Dead Kennedys have announced a reissue of their 1980 debut LP Fresh Fruit for Rotting Vegetables. The updated version has been remixed from the original multitrack tapes by engineer Chris Lord-Alge (who has worked with Chaka Khan, Green Day, and Bruce Springsteen, among others). The reissue arrives September 30 via Manifesto and includes previously unseen imagery and essays from Green Day’s Billie Joe Armstrong, Foo Fighters frontman Dave Grohl, David Ellefson of Megadeth, Fletcher Dragge of Pennywise, and more. Check out the newly remixed version of “Chemical Warfare” below.
“When the label suggested we remix Fresh Fruit for Rotting Vegetables [bassist] Klaus Fluoride and I were skeptical,” Dead Kennedys guitarist East Bay Ray said in a press release. “But we thought, ‘Why not?
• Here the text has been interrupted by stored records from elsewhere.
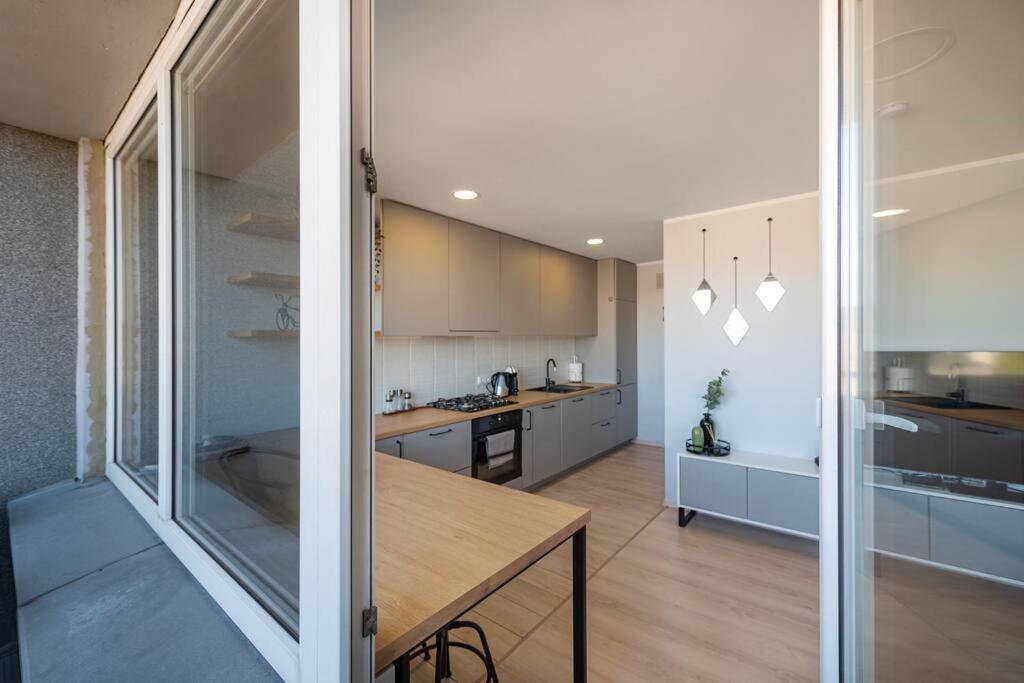 Central 2 Bd Apartment By Hostlovers Каунас Экстерьер фото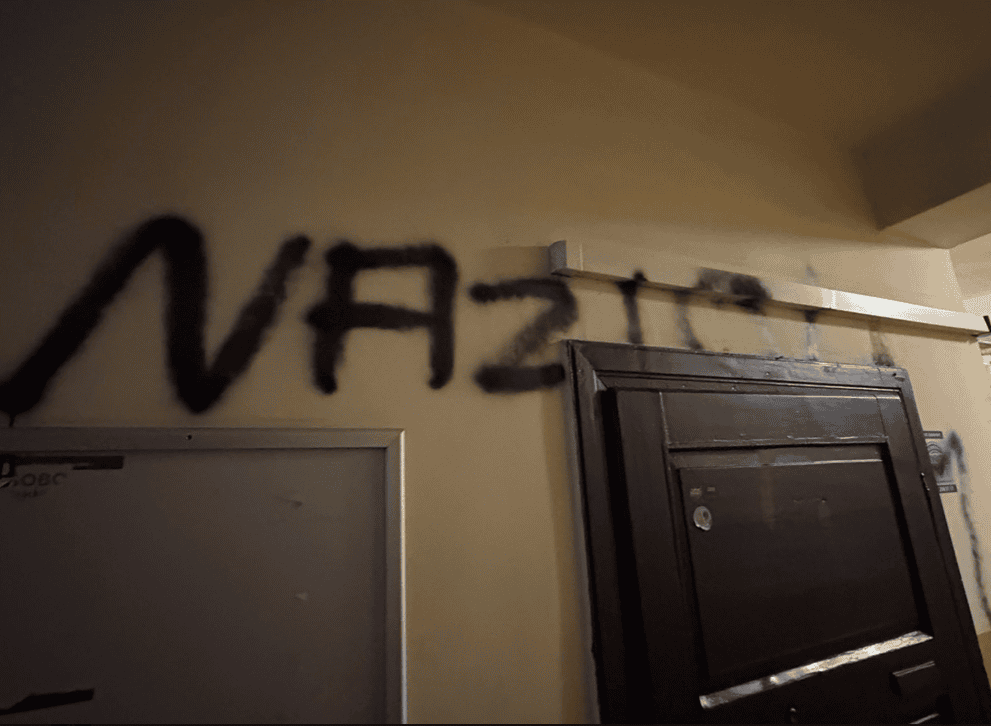 Zdewastowali biuro europosła KO.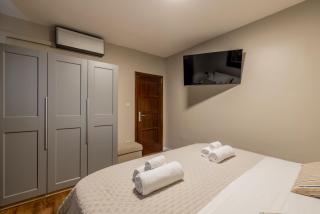 Green Oasis by Bačvice beach, private Parking & Garden - Casa Moro - Split - 1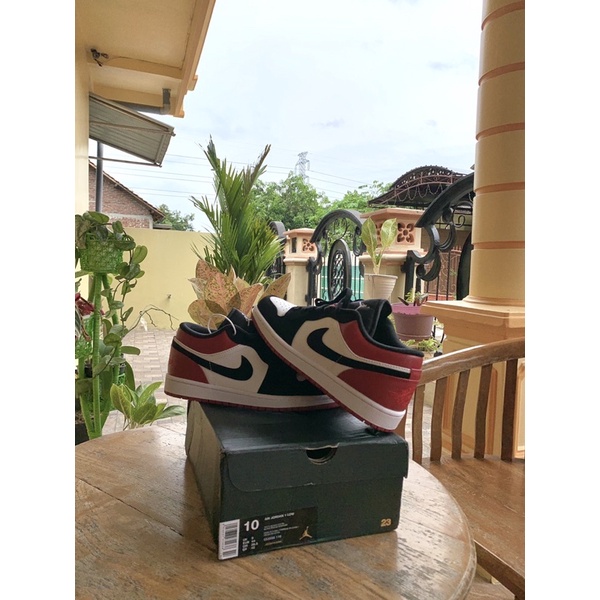 Air Jordan 1 Low black toe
Let’s give it a try.’ And, wow, Grammy-winning maestro Chris Lord-Alge was interested! It turns out he’s a big fan of the band. We tried one song, ‘Chemical Warfare.’ What Chris came back with was amazing. Everyone heard the difference, so we said, ‘All right, let’s go!’”
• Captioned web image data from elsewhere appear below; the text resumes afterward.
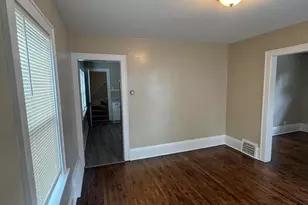 1601 S 65th St, West Allis, WI 53214 - Photo 7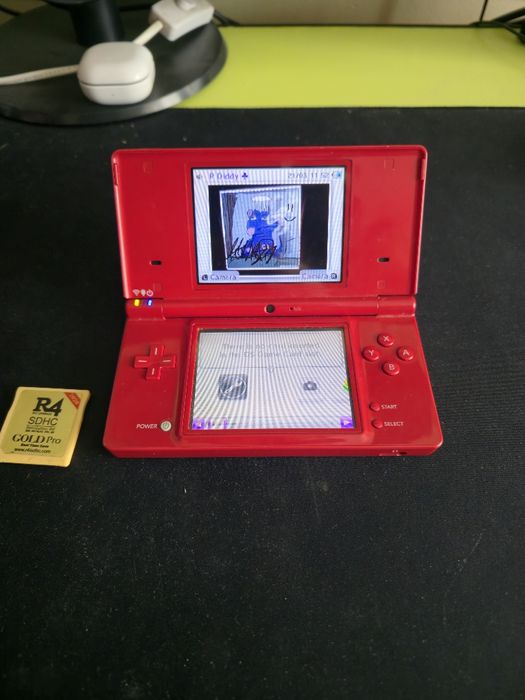 Nintendo DSi si card R4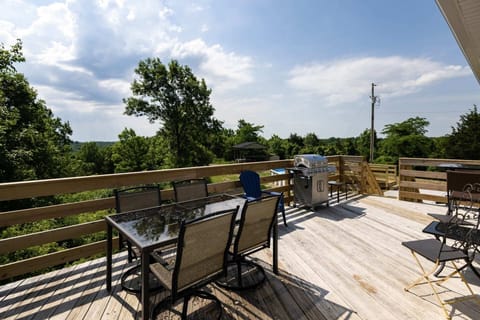 Great outdoor seating for a cookout!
Lord-Alge added: “Revisiting Fresh Fruit for Rotting Vegetables was such an inside peek at a band packing so much excitement onto tape for every song. The style and playing has such drive and spirit. The big challenge for me was keeping it honest to its original sound and not letting it become modern but improving the separation and clarity. A major chapter in history for Dead Kennedys.”
“My education was punk rock—what the Dead Kennedys said—it was attacking America, but it was America at the same time,” Billie Joe Armstrong wrote in the album’s liner notes.
Dave Grohl remembered the group’s influence on him as a teen: “I went to the DK’s Rock against Reagan show in Washington. The Dead Kennedys were playing, and were one of my favorite bands. There were police helicopters all over the place and buses filled up with riot police. As a 13-year-old kid, that was like my own little revolution.”